_TEXT SECTION_:
HATER!!!!! J/K!!  :angel: 

KJ3 is right, winged elbows work to help cover the jawline. If you know the opponent is a headhunter (vast majority of SD situations involve the haymaker to the head), it doesn't make much sense to worry about guarding the ribs. Different tools for different scenarios.


----------



## Tez3 (Oct 28, 2006)

Touch Of Death said:


> Well head butting "every time" will most likely have you with a lot of blood in your eyes and at least one more opponent than you bargained for. Hey I just ended a sentence with a preposition.
> Sean


 
If you learn to headbutt (a Glasgow kiss as we know it!) properly it's very effective and you won't end up with a bloody head!


----------



## Shotgun Buddha (Oct 28, 2006)

thetruth said:


> At the end of the day I'm sure he has a good sense of humour (i certainly dig it) but one day when someone goes to court after stabbing someone with a docket spike and says they got the idea from Bas I don't think he will be smiling. I'm not saying it will happen but in this litigious world we live in it very well could happen. A little irresponsible I would say.

_Records from a set of spatial questions_:
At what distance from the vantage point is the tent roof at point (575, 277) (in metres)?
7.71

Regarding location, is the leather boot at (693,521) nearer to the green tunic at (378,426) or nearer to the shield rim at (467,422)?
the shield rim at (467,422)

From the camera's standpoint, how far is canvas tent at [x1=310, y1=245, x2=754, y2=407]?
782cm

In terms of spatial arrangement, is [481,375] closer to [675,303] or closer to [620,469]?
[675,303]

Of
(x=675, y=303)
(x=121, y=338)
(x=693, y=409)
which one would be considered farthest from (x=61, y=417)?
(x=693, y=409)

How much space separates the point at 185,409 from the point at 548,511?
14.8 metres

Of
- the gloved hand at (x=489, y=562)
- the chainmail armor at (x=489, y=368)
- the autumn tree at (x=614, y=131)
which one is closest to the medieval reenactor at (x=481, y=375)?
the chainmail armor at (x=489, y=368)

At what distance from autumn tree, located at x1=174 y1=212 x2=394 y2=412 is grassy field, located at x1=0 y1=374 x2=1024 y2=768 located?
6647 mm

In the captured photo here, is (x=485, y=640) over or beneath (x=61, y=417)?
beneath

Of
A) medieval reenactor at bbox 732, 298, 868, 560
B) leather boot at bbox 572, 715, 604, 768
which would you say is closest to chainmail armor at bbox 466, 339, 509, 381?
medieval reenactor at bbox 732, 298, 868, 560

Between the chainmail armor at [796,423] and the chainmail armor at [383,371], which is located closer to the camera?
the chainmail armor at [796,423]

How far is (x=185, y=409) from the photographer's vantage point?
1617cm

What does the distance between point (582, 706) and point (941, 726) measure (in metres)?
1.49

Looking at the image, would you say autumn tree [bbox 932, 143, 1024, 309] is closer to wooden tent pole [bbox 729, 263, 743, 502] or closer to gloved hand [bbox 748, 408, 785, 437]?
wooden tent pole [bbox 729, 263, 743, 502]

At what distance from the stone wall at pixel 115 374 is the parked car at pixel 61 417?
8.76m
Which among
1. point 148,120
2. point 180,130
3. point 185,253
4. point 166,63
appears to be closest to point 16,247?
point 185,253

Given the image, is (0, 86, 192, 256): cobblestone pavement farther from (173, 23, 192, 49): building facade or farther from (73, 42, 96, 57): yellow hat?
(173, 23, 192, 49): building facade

_OBJECTIVE_: Put this sentence from the self-defense forum thread into Spanish: "KJ3 is right, winged elbows work to help cover the jawline." The entries play no part in this.

_PROBLEM SOLUTION_: KJ3 tiene razón, los codos en ala sirven para ayudar a cubrir la línea de la mandíbula.